Capítulo - XXXVII

El minibús se tambaleaba, se inclinaba en las curvas casi para volcarse, deceleraba bruscamente y aceleraba como una mula terca, se resentía con los baches y echaba chispas por culpa de los badenes. Unos pinos por la derecha, un riachuelo por la izquierda que de pronto desaparecía tras una montaña de escombros, dos burros apareándose y justo al lado, sus dueños riéndose mientras les daban algún que otro palo. Por lo del morbillo. Al fondo, el sol que se estaba poniendo, parecía que se iba a engullir todo lo que se encontraba a su paso. Un grupo de trabajadores golpeaban con unas grandes varas los olivos de la zona para soltar su fruto que se caía sobre unas redes negras remendadas con hilos de nailon blancos. En la terraza de un bar de carretera, los despreocupados viajantes disfrutaban de una taza de té o de café turco, unos bollos en forma de lazo espolvoreados con trocitos de almendra y se entretenían zarandeando unas pulseras de cuentas plateadas. Los que se giraron para ojear el ruidoso minibús, lucían un aletargado bigote estirado hacia los lados, que les ocultaba el labio superior y parte del inferior, intensificando sus espitosas miradas que rezumaban tanto curiosidad, como ignorancia. Gentes de pueblo –mencionó Alejandro-. Viven felices en su microcosmos, sin preocuparse por lo que sucede fuera de su localidad. Rajid se aguantó la risa y siguió repasando la lista de provisiones que había encargado.
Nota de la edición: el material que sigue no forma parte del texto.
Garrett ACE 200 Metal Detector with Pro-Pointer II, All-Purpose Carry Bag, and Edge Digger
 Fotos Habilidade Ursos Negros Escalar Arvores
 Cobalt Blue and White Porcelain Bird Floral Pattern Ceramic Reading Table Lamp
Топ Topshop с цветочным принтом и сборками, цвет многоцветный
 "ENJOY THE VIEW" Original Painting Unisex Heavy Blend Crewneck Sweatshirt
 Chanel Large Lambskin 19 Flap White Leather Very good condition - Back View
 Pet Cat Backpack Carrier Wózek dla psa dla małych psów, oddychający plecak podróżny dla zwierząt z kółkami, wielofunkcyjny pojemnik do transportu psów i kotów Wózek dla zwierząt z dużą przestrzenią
Arbustos, medio secos y escuchimizados, ocupaban la mayoría de las colinas que rodeaban el pantano artificial. Las orillas estaban relamidas por un verde intenso del musgo recién nacido; y los últimos rayos de sol, se reflejaban en la superficie del agua creando un luminoso destello antes de desaparecer.

El minibús se desvió de la desastrosa carretera para tomar un camino de surcos, gravilla y arena, que les llevaría hasta la zona escogida por Rajid. La presa se distinguía por las ventanillas de la izquierda mientras se alejaban de ella. Se trataba de una extensa colina artificial que actuaba a modo de tapón en un terreno perfectamente diseñado por la naturaleza para hacer tal cosa. Por desgracia, el amuleto que buscaban también se encontraba sepultado en la misma localidad, bajo toneladas de agua, antiguas ciudades y, seguramente, cientos de kilos de tierra que debían apartar con mucha dificultad. Sin perder de vista la presa, el minibús se detuvo en el emplazamiento deseado. Cuatro triangulares tiendas de campaña rodeaban una especie de carpa descomunal, que serviría como improvisada base de operaciones. El material, la comida, las herramientas para excavar, instrumentos de buceo y un montón de cajas hechas de aluminio que tenían escrito con letras rojas “no abrir bajo ninguna circunstancia”, ocupaban el centro de la carpa.

- ¿Qué hay en esas cajas? –preguntó Hiro a Rajid-.

- Unos juguetitos que encontré en la lista de los laboratorios de las empresas Nagato.

- ¿Y cómo has conseguido acceder a esas listas? Ni siquiera Ryo… ¡Pensándolo mejor, prefiero que no me lo digas!

Rajid colocó su mochila en el hombro y se sumó a los demás que ya se estaban instalando en las tiendas de campaña.